*

  • ilk defa demir ökçede karşılaştığım, jack london'ın aynı isimli bir de kitabı olan kavram.
    bir toplumu ekonomik anlamda sınıflandırdığımızda o toplumda yer almayan insanlardır. devlet ve toplum tarafından dışlanmış, ekonomik ve sosyal bir sıfatsızlaşma yaşamış, kısacası kendi hallerine bırakılmışlardır.
    her gün sokaklarda gözlerine bakamadan geçtiğimiz, nerede yaşadıklarını hiç bilmediğimiz ve içten içe korktuğumuz o varlıklar uçurum insanlarıdır.
    dilimizde kaybedecek bir şeyi olmayan insanlar olarak tanımlanırlar.
  • "kötüler iyileri de bozar ve tümü hep birlikte kokuşup gider"

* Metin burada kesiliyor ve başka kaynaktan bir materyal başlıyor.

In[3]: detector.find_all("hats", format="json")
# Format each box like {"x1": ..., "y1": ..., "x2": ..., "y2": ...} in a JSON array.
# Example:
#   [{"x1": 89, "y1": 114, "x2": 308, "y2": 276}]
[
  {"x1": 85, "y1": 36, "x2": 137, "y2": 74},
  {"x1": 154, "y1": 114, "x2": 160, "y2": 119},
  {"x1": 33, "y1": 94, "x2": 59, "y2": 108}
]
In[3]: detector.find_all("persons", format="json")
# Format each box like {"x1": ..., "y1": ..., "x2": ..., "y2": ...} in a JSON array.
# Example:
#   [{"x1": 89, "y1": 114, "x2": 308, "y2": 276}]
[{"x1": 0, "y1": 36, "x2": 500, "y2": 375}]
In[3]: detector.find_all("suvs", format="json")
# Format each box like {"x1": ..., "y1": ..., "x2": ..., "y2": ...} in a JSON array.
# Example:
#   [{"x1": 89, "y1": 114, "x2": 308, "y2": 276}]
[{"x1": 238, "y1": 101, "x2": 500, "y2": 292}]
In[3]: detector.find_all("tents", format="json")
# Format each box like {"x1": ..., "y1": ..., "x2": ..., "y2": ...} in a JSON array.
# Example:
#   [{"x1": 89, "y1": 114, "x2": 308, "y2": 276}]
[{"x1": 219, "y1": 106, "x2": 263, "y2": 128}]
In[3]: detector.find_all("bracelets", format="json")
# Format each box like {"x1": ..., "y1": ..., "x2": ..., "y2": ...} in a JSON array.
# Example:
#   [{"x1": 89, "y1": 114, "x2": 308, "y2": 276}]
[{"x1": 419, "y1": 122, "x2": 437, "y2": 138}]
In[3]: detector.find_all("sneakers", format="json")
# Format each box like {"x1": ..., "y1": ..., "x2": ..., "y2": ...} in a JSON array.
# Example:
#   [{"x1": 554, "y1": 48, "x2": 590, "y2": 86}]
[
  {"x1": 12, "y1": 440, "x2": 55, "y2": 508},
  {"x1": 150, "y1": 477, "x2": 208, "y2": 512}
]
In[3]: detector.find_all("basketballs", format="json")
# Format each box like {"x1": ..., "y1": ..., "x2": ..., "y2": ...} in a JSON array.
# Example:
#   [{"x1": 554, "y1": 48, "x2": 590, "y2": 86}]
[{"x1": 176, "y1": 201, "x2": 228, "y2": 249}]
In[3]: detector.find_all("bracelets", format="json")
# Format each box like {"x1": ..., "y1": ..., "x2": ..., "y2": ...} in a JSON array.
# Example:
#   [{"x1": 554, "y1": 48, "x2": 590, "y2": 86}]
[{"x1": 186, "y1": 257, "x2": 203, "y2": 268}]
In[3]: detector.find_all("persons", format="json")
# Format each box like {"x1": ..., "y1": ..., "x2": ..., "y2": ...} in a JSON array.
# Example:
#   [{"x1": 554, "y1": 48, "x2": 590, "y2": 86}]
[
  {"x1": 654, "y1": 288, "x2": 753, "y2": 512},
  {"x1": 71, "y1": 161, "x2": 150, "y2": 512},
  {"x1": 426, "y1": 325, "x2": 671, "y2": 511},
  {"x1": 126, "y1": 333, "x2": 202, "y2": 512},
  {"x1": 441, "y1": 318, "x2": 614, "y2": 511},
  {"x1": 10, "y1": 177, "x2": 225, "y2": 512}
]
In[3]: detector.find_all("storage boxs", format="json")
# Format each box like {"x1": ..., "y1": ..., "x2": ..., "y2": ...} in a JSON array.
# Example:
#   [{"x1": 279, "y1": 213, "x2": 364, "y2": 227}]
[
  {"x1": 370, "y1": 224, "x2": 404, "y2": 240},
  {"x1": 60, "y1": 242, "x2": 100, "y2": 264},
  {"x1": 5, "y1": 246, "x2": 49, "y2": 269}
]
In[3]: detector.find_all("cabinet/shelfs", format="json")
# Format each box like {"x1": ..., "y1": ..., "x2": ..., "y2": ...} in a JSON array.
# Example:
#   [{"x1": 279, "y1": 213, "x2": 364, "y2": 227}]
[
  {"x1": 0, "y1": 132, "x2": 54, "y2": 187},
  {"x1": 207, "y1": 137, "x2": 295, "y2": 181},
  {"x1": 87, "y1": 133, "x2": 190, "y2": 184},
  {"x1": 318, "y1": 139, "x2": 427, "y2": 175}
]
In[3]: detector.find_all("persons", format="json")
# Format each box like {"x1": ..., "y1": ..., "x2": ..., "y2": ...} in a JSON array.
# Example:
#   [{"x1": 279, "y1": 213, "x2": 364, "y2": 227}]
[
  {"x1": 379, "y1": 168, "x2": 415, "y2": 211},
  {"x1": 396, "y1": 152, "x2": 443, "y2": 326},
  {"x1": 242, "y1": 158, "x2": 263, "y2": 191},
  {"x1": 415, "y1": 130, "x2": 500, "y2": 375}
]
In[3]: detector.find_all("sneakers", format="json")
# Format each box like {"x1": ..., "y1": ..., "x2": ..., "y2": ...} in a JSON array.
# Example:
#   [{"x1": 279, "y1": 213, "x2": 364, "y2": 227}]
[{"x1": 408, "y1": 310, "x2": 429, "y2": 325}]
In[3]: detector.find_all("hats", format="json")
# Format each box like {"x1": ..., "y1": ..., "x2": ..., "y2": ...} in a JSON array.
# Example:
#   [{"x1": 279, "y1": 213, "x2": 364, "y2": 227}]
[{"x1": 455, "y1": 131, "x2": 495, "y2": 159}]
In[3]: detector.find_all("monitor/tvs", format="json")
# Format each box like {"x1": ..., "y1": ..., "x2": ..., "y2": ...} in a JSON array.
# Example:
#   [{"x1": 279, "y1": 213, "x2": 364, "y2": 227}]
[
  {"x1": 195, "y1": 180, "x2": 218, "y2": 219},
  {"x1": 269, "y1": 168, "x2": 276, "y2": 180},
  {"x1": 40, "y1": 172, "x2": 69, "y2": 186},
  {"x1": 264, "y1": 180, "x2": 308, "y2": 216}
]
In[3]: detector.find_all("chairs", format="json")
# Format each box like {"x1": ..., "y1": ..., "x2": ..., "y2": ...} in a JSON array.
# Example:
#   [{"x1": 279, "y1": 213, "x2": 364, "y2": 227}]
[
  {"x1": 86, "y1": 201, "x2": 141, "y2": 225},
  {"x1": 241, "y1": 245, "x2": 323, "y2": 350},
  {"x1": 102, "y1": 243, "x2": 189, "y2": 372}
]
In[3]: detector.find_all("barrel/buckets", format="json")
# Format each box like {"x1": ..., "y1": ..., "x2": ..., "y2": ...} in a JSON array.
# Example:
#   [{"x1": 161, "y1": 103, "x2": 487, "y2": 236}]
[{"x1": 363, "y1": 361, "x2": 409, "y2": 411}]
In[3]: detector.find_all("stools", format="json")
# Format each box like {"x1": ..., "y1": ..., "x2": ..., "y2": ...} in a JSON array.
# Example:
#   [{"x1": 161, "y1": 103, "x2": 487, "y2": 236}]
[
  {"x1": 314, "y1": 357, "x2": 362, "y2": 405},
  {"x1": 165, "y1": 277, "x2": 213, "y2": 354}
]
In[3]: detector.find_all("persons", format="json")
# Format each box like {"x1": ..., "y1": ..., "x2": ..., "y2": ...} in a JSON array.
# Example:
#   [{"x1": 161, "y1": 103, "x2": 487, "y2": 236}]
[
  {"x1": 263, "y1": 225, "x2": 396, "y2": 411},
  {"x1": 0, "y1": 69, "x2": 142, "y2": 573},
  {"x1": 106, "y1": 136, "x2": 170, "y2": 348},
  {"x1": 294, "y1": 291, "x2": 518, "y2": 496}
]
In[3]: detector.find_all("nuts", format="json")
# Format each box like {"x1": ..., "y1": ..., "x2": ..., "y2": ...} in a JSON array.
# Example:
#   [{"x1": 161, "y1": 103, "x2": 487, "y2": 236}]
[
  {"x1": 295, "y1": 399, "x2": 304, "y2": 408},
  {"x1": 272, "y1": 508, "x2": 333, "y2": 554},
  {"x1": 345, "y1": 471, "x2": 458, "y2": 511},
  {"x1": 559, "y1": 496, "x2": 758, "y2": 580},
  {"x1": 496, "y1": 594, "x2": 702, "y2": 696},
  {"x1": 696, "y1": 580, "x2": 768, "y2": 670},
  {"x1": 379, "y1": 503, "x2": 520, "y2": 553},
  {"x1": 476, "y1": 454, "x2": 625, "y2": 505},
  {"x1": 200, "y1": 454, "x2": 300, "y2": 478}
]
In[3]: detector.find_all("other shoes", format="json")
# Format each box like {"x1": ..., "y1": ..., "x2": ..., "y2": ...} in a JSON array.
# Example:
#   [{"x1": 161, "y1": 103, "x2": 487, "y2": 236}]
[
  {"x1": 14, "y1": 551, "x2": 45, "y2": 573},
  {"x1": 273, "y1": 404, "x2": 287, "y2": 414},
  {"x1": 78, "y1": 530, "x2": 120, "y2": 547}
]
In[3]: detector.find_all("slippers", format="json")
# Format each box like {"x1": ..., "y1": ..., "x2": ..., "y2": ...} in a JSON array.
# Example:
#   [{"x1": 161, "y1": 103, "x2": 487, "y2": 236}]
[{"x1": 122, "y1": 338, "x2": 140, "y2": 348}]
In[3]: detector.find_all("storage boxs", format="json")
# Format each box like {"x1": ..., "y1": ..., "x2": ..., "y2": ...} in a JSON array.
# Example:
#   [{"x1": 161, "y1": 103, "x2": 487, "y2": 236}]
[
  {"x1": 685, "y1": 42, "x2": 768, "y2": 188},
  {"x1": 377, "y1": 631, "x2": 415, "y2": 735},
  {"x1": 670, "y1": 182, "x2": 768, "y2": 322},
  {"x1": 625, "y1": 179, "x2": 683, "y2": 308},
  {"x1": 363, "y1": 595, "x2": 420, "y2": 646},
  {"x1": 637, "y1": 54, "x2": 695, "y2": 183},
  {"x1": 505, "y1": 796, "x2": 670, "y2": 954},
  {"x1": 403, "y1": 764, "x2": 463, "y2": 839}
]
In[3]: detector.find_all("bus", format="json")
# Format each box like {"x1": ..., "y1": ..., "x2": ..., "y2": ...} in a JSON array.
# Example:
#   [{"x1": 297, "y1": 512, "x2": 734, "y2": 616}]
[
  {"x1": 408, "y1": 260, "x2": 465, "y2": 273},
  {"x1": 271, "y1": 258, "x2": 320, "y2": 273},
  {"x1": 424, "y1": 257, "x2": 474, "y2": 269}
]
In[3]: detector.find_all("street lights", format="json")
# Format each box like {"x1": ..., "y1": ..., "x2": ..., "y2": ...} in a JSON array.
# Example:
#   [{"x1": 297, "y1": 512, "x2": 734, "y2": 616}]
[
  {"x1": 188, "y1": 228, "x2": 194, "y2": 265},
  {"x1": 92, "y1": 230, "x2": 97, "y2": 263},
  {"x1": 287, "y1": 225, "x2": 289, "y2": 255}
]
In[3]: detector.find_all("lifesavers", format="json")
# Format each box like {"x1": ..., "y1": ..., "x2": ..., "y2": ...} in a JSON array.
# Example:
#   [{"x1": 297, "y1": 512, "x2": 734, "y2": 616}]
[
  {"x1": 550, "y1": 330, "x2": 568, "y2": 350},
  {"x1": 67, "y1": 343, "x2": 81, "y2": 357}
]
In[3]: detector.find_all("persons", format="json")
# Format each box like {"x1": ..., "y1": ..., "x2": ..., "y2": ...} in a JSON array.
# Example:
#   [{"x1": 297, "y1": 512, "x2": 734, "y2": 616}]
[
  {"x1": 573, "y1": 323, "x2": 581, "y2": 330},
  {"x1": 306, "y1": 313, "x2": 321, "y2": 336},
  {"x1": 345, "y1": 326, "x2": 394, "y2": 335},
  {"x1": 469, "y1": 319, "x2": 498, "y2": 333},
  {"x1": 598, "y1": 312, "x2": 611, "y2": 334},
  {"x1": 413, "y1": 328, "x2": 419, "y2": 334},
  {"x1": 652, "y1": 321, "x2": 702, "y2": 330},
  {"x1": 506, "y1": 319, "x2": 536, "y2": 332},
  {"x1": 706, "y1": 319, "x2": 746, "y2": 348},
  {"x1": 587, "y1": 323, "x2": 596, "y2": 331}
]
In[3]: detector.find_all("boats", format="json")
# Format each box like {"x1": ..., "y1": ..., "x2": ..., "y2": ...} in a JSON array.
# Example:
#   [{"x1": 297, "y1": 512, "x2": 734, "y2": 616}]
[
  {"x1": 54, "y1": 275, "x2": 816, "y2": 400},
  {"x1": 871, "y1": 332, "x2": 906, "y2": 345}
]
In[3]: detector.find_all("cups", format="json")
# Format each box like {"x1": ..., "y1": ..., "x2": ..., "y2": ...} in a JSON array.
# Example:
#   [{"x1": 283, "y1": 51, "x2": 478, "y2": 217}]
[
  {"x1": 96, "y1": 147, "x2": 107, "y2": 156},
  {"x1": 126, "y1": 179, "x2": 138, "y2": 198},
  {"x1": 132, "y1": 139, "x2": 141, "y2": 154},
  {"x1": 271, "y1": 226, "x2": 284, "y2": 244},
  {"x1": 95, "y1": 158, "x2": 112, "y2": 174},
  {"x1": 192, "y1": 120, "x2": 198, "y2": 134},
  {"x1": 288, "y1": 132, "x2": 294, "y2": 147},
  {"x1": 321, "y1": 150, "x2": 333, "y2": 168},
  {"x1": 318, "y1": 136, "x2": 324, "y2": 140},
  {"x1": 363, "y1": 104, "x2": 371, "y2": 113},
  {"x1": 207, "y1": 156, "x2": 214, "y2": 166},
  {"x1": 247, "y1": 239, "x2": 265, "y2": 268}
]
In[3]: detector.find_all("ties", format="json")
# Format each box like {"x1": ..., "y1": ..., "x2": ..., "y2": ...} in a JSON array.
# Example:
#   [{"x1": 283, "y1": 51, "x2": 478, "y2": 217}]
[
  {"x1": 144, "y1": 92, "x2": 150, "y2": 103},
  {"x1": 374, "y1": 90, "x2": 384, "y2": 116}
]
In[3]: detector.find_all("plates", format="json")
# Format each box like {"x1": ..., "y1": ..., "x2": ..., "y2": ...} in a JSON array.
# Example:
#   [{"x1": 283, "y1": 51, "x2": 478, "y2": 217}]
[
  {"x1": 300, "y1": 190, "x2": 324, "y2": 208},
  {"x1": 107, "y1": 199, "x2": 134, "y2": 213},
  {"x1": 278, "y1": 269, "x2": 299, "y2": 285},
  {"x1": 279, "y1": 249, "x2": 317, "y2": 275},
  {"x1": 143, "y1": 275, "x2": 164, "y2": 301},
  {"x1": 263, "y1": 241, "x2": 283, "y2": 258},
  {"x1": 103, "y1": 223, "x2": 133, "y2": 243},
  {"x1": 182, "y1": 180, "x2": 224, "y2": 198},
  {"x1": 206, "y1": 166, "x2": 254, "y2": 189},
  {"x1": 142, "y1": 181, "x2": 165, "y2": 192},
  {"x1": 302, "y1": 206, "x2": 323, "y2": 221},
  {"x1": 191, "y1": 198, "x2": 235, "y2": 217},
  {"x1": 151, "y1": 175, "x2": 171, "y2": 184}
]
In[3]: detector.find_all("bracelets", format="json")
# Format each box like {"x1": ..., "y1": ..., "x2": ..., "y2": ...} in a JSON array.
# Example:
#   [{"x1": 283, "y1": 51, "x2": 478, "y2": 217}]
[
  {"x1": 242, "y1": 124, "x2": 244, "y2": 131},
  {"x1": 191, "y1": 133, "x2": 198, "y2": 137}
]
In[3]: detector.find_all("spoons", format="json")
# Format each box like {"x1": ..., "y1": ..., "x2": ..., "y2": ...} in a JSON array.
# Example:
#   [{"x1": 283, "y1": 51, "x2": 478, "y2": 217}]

    "neticede,güçlü bir adamı kılıç darbesiyle öldürmek,sinsi sanayi ve siyaset oyunlarıyla onu ve sonraki nesilleri hayvana çevirmekten iyidir"

    gibi sözlere sahip; sıkıcılıktan uzak,insanı üzen,yaşadığı hayata şükrettiren jack london eseri. yazar londra'nın doğu yakasında yaşayanların durumunu anlamak için onlardan biri gibi giyinip çeşitli işlerde çalışır,çeşitli evlerde kalır,yaşanan sıkıntıları size daha iyi anlatabilmek için sayısal örnekler verir ve hükümete itinayla giydirir. "ben düşünceli biriyim,insanları anlayabiliyorum" falan diyen,bu devirde bununla övünmekte kendini haklı bulan biriyseniz bu kitap yüzünüze şımarıklığınızı çarpıp şöyle seslenir:
    yaşamakla düşünmek aynı değil ve hiçbir zaman olmadı
  • en sevdiğim jack london kitapları demir ökçe, martin eden, uçurum halkı, açlar ordusu, john barleycorn/intihar, ay vadisi. yalnız serserilikle ilgili kitabı açlar ordusu muydu, başka bir kitap* mıydı emin olamıyorum.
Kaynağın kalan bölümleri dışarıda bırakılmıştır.